Le risorse, invece, sono più che mai necessarie per permettere agli uomini della protezione civile di avere a disposizione quegli strumenti necessari per intervenire in situazioni di emergenza e tutelare i cittadini. 

Servono, altresì, le risorse umane e strumentali, serve risolvere il problema del precariato.
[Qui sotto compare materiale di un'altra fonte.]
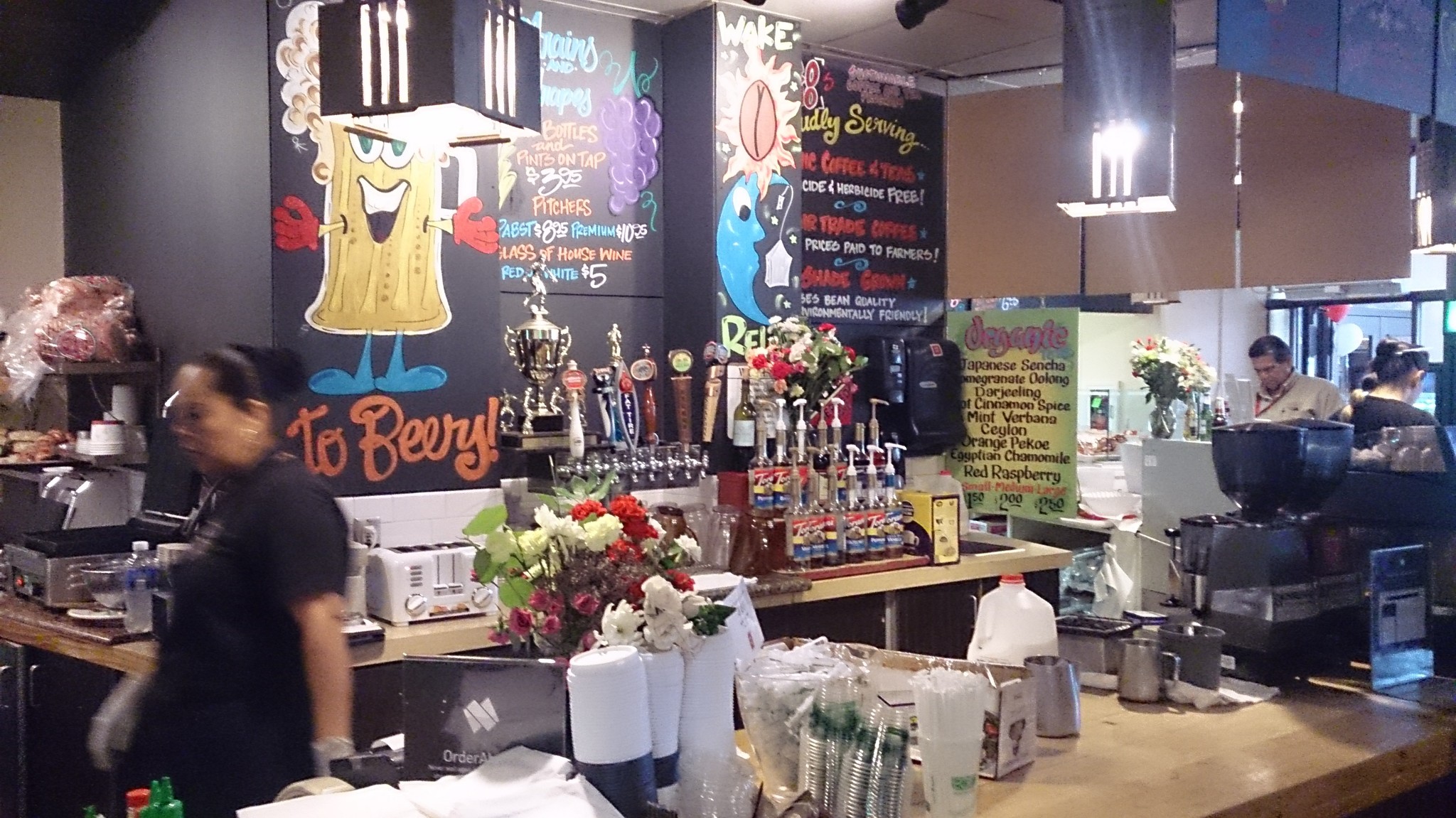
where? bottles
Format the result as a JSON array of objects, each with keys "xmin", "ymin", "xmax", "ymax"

I soldi ci sono ma vengono stanziati per infrastrutture inutili. Nel provvedimento si parla anche di deroghe, deroghe sulla gestione dei rifiuti, delle macerie, in barba alla tutela della salute e dell’ambiente.

Altro tema affrontato è quello dei piani comunali di protezione civile. Il M5S ha chiesto sanzioni per i Comuni inadempienti, invece nel provvedimento non se ne parla, ma è stato approvato nostro emendamento che riguarda la revisione e valutazione periodica di questi piani. 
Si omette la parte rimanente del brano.